▸ TRECHO:
◇ ◇ ◇ ◇ ◇ ◇ ◇

Laura Martínez, advogada e líder de acesso à informação do meio colombiano Cuestión Pública, disse à LJR que a partir dessa sentença, emitida em maio de 2021, os meios de comunicação do país passaram a olhar para esse tema com mais atenção.

Neste ano, Cuestión Pública também desenvolveu, em parceria com a Fundação para a Liberdade de Imprensa (Flip), seu próprio protocolo de atenção à violência de gênero contra jornalistas, disse Martínez.

“Cuestión Pública é um meio de comunicação feminista. Então, há muito tempo, estávamos pensando que, se somos um meio de comunicação feminista a partir de dentro, tínhamos que ter nossas próprias ferramentas para também proteger nossas jornalistas”, disse Martínez. “Queríamos deixar muito claro que existe uma violência direcionada às jornalistas simplesmente por serem mulheres.”

Por isso, Cuestión Pública foi convidado a colaborar na elaboração do Protocolo Marco do projeto #MediosSinViolencias, contou ela.

“Participamos de algumas reuniões e discutimos sobre o tema. Foi um espaço de muito crescimento para nós também, porque já tínhamos um conhecimento prévio sobre como era o protocolo e como ele funcionava, mas discutir com outras colegas e conhecer seus pontos de vista foi maravilhoso”, disse Martínez.

Ela destacou que um dos pontos do Protocolo Marco que lhe pareceu mais relevante é a abordagem integral ao problema da violência de gênero contra jornalistas. Além de apontar soluções para casos que venham a acontecer, o protocolo também prevê que as organizações avaliem os riscos, detectem potenciais situações de violência e adotem medidas preventivas. Também devem se dedicar a transformar a cultura da organização para garantir ambientes laborais livres de discriminação, violência e assédio.

Martínez também ressaltou que o importante é “começar de uma forma muito básica”.

“Quando você está em uma situação de risco, você não precisa de um monte de palavras técnicas. Realmente, é importante ter um protocolo que seja muito rápido”, disse ela. “Isso foi o que tentamos fazer em Cuestión Pública. Acho fundamental que, mais do que algo burocrático, seja uma questão de rapidez e agilidade.”

◇ ◇ ◇ ◇ ◇ ◇ ◇

▸ DADOS FORNECIDOS:

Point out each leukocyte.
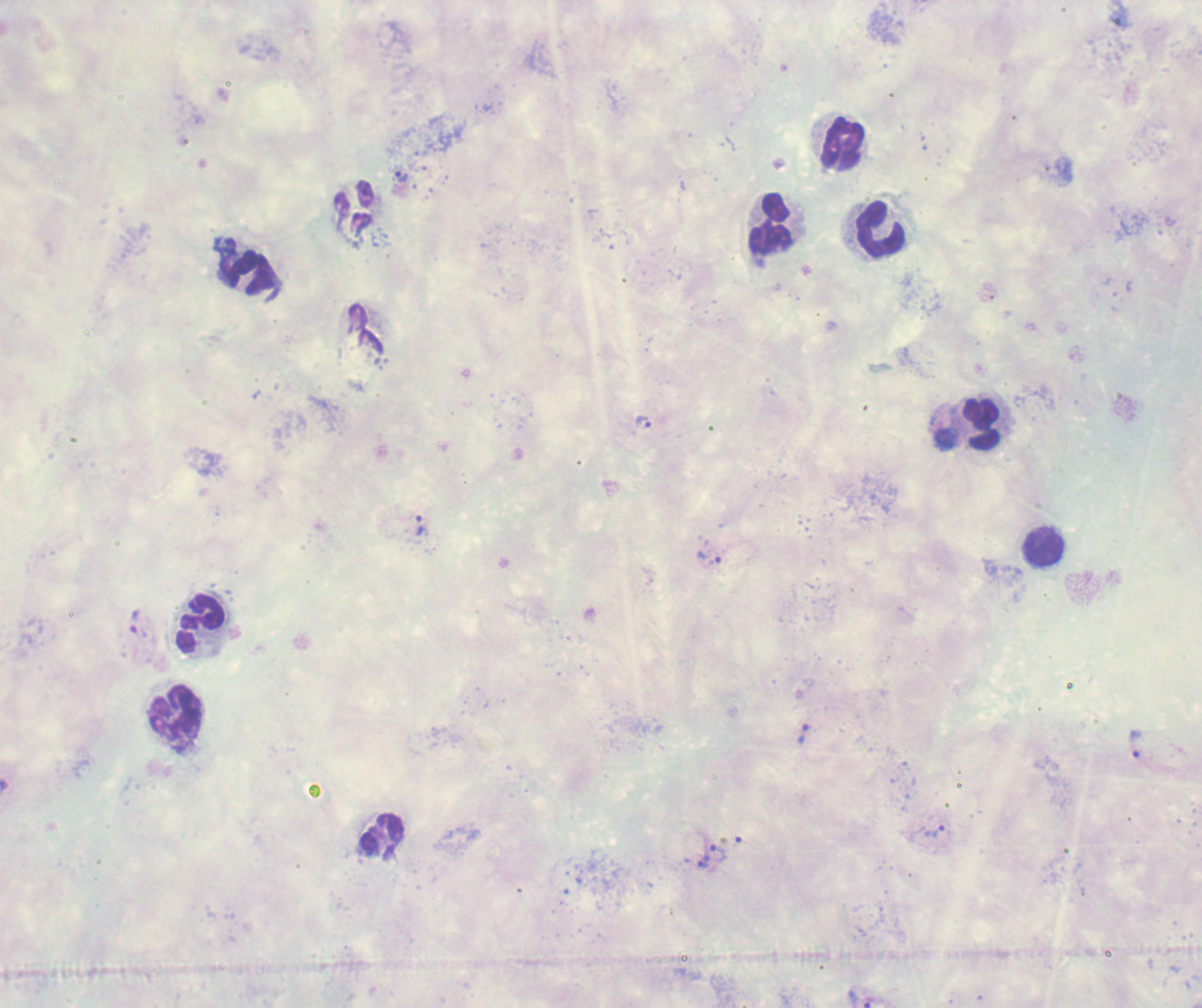
Approximate object centers, in pixels from the top-left corner.
Leukocytes: (x=839, y=142), (x=770, y=228), (x=881, y=229), (x=252, y=274), (x=982, y=423), (x=1044, y=546), (x=197, y=623), (x=174, y=717), (x=377, y=833).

◇ ◇ ◇ ◇ ◇ ◇ ◇

▸ INSTRUÇÃO: Reescreva em forma de lista o parágrafo do trecho que começa com “Ela destacou que um dos pontos”, preservando seus fatos principais. O material não tem relação com o trecho.

▸ RESULTADO DO EXERCÍCIO:
- Para Martínez, um dos pontos mais relevantes do Protocolo Marco é a abordagem integral da violência de gênero contra jornalistas.
- O protocolo aponta soluções para casos que venham a acontecer.
- Prevê que as organizações avaliem riscos, detectem potenciais situações de violência e adotem medidas preventivas.
- As organizações também devem transformar sua cultura para garantir ambientes de trabalho livres de discriminação, violência e assédio.